[Collected data entries]
_ _ _ _ _

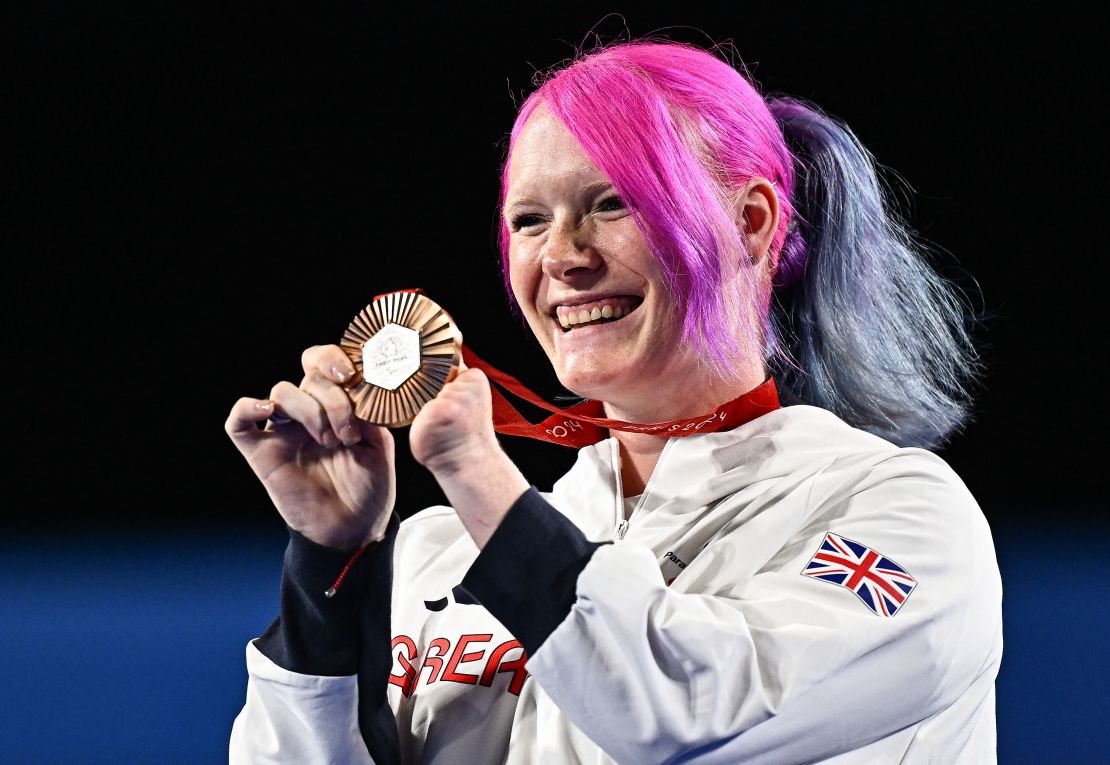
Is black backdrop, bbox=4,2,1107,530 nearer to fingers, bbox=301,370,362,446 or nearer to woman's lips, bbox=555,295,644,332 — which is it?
woman's lips, bbox=555,295,644,332

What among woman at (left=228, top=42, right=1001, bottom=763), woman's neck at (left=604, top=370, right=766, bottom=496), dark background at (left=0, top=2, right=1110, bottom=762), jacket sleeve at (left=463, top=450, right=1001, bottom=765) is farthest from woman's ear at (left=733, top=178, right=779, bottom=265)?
dark background at (left=0, top=2, right=1110, bottom=762)

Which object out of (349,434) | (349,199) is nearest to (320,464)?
(349,434)

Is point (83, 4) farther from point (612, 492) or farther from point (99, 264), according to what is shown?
point (612, 492)

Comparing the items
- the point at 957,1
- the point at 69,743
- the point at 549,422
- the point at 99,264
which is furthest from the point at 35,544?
the point at 957,1

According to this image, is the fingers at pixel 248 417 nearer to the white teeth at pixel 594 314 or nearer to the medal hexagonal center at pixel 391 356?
the medal hexagonal center at pixel 391 356

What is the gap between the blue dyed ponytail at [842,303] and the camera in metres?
1.48

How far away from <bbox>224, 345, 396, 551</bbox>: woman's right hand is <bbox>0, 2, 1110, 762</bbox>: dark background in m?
1.39

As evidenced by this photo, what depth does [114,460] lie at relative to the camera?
3805mm

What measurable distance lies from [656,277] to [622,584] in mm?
445

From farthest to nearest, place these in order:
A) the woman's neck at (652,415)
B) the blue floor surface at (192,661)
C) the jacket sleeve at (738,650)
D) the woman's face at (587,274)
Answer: the blue floor surface at (192,661) → the woman's neck at (652,415) → the woman's face at (587,274) → the jacket sleeve at (738,650)

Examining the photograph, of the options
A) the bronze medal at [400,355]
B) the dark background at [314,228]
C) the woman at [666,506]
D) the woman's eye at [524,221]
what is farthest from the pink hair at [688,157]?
the dark background at [314,228]

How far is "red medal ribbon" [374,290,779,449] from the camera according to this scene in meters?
1.25

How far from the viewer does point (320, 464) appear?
3.63 ft

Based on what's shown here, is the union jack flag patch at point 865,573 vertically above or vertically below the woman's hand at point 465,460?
below
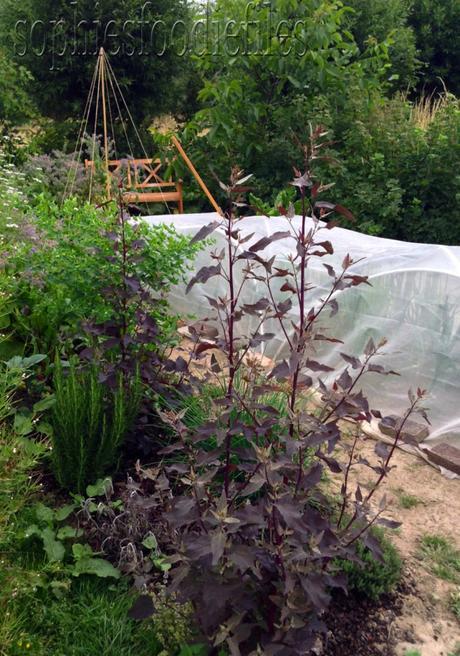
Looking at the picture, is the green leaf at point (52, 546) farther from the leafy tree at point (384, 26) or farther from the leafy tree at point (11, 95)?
the leafy tree at point (384, 26)

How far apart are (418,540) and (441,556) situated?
144 mm

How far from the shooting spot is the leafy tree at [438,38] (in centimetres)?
1430

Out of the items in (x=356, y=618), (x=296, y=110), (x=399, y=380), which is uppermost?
(x=296, y=110)

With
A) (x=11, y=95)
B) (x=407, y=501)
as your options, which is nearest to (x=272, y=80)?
(x=11, y=95)

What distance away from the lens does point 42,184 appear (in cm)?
648

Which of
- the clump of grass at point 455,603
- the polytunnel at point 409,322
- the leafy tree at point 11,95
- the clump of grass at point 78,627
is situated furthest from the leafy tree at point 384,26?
the clump of grass at point 78,627

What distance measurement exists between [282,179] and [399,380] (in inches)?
149

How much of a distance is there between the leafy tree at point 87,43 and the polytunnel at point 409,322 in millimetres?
6157

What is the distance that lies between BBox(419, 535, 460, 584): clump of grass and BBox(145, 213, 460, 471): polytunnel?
2.50ft

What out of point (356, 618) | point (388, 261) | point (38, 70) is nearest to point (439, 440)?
point (388, 261)

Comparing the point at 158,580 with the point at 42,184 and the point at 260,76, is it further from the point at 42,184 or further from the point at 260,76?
the point at 260,76

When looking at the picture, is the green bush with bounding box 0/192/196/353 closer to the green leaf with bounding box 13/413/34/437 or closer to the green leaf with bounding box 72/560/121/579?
the green leaf with bounding box 13/413/34/437

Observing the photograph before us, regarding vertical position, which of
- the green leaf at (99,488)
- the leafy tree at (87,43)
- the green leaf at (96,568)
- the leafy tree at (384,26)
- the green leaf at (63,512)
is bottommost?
the green leaf at (96,568)

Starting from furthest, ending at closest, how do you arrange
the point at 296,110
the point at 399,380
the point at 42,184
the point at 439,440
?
1. the point at 296,110
2. the point at 42,184
3. the point at 399,380
4. the point at 439,440
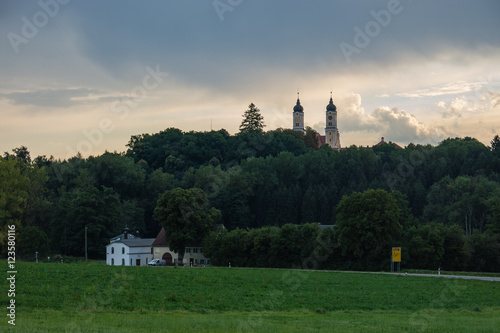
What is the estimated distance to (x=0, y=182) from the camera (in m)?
89.9

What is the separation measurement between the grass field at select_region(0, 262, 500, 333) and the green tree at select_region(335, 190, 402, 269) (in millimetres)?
22355

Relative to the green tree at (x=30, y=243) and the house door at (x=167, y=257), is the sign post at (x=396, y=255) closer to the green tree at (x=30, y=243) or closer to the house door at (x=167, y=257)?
the house door at (x=167, y=257)

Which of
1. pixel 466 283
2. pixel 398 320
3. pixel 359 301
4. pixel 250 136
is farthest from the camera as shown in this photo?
pixel 250 136

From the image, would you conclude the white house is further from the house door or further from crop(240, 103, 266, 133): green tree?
crop(240, 103, 266, 133): green tree

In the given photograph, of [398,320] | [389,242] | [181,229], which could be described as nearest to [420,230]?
[389,242]

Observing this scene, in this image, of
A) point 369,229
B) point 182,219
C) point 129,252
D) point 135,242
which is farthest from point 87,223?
point 369,229

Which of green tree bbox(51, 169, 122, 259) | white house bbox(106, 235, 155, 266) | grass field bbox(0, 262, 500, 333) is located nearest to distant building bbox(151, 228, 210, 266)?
white house bbox(106, 235, 155, 266)

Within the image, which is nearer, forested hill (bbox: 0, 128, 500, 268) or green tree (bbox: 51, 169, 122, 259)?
green tree (bbox: 51, 169, 122, 259)

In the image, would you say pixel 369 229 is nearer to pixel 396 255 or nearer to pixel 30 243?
pixel 396 255

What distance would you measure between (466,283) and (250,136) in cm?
12002

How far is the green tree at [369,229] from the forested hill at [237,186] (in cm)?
1150

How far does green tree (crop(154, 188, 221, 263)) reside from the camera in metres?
84.2

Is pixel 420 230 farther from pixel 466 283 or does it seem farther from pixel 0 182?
pixel 0 182

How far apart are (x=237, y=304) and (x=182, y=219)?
2085 inches
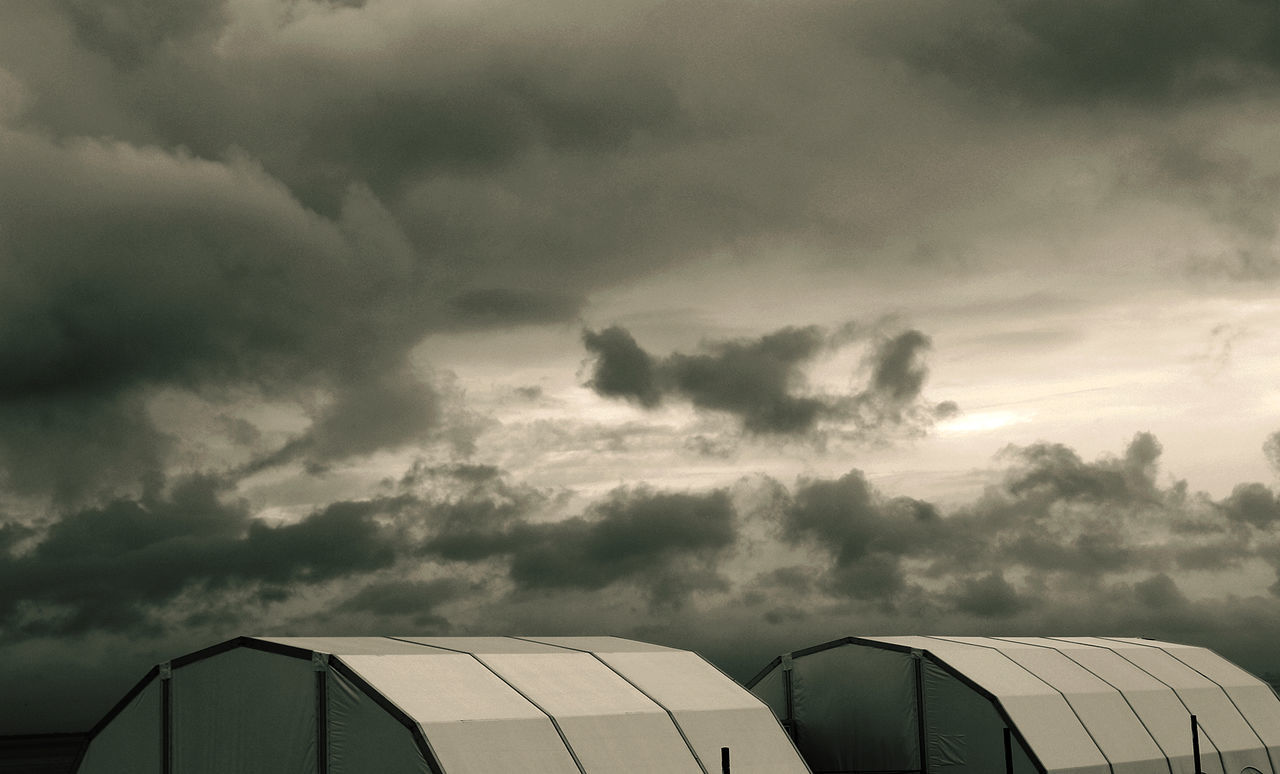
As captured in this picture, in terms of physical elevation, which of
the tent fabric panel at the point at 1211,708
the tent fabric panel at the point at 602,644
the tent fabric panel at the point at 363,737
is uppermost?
the tent fabric panel at the point at 602,644

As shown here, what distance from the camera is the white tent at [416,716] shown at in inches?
1218

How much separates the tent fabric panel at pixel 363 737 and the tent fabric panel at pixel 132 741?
20.6 feet

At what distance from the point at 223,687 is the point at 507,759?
7924 mm

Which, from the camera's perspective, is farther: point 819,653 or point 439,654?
point 819,653

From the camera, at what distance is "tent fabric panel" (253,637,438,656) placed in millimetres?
33281

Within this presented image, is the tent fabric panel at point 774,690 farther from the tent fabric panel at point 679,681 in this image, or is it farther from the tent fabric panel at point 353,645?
the tent fabric panel at point 353,645

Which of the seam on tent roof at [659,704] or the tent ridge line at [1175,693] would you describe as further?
the tent ridge line at [1175,693]

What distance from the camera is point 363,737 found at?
101 ft

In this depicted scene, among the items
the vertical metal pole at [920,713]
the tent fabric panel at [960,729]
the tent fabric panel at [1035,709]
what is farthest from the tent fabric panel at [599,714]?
the tent fabric panel at [1035,709]

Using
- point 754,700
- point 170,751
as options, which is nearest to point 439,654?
point 170,751

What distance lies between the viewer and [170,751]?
3434 centimetres

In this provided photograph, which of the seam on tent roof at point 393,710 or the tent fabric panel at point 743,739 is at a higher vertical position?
the seam on tent roof at point 393,710

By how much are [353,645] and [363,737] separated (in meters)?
4.71

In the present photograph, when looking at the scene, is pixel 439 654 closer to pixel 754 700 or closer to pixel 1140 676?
pixel 754 700
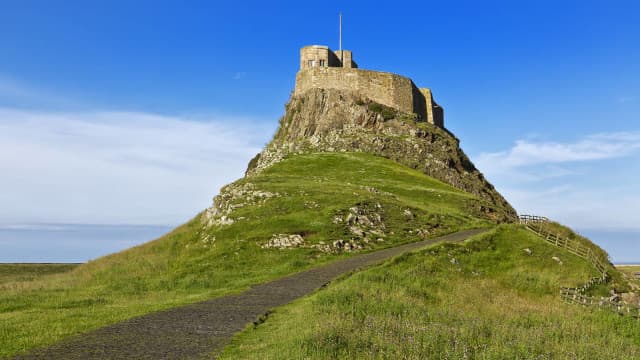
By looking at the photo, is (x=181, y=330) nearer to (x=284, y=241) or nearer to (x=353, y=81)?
(x=284, y=241)

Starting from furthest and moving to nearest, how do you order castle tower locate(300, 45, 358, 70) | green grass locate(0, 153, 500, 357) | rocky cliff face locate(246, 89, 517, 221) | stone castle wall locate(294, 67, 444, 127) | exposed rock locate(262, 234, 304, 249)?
castle tower locate(300, 45, 358, 70), stone castle wall locate(294, 67, 444, 127), rocky cliff face locate(246, 89, 517, 221), exposed rock locate(262, 234, 304, 249), green grass locate(0, 153, 500, 357)

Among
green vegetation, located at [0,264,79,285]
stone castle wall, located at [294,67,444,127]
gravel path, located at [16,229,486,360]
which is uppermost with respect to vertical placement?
stone castle wall, located at [294,67,444,127]

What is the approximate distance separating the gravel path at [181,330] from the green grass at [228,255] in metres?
1.18

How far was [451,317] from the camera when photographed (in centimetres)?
1878

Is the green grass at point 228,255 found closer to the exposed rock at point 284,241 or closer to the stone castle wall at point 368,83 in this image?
the exposed rock at point 284,241

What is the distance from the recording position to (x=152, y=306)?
22.4 m

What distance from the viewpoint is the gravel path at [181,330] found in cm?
1434

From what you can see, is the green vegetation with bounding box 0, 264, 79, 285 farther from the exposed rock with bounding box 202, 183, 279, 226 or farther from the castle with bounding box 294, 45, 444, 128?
the castle with bounding box 294, 45, 444, 128

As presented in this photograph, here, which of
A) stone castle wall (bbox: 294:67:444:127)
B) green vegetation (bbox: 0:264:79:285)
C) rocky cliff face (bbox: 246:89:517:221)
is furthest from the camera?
stone castle wall (bbox: 294:67:444:127)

_ _ _ _ _

[Aim of the exercise]
Find the line that contains "Is the green grass" in the listing above. Retype it and every line after it up to the last, exactly, and nothing else.

[Worked solution]
Is the green grass at point 228,255 found closer to the exposed rock at point 284,241 or closer to the stone castle wall at point 368,83 in this image?
the exposed rock at point 284,241

What is the distance from the recording position to (x=152, y=306)?
22.4 m

What distance from the viewpoint is the gravel path at [181,330] found in cm?
1434

From what you can see, is the green vegetation with bounding box 0, 264, 79, 285 farther from the exposed rock with bounding box 202, 183, 279, 226 or farther from the castle with bounding box 294, 45, 444, 128?
the castle with bounding box 294, 45, 444, 128

As presented in this photograph, here, which of
A) stone castle wall (bbox: 294:67:444:127)
B) green vegetation (bbox: 0:264:79:285)
C) rocky cliff face (bbox: 246:89:517:221)
is furthest from the camera?
stone castle wall (bbox: 294:67:444:127)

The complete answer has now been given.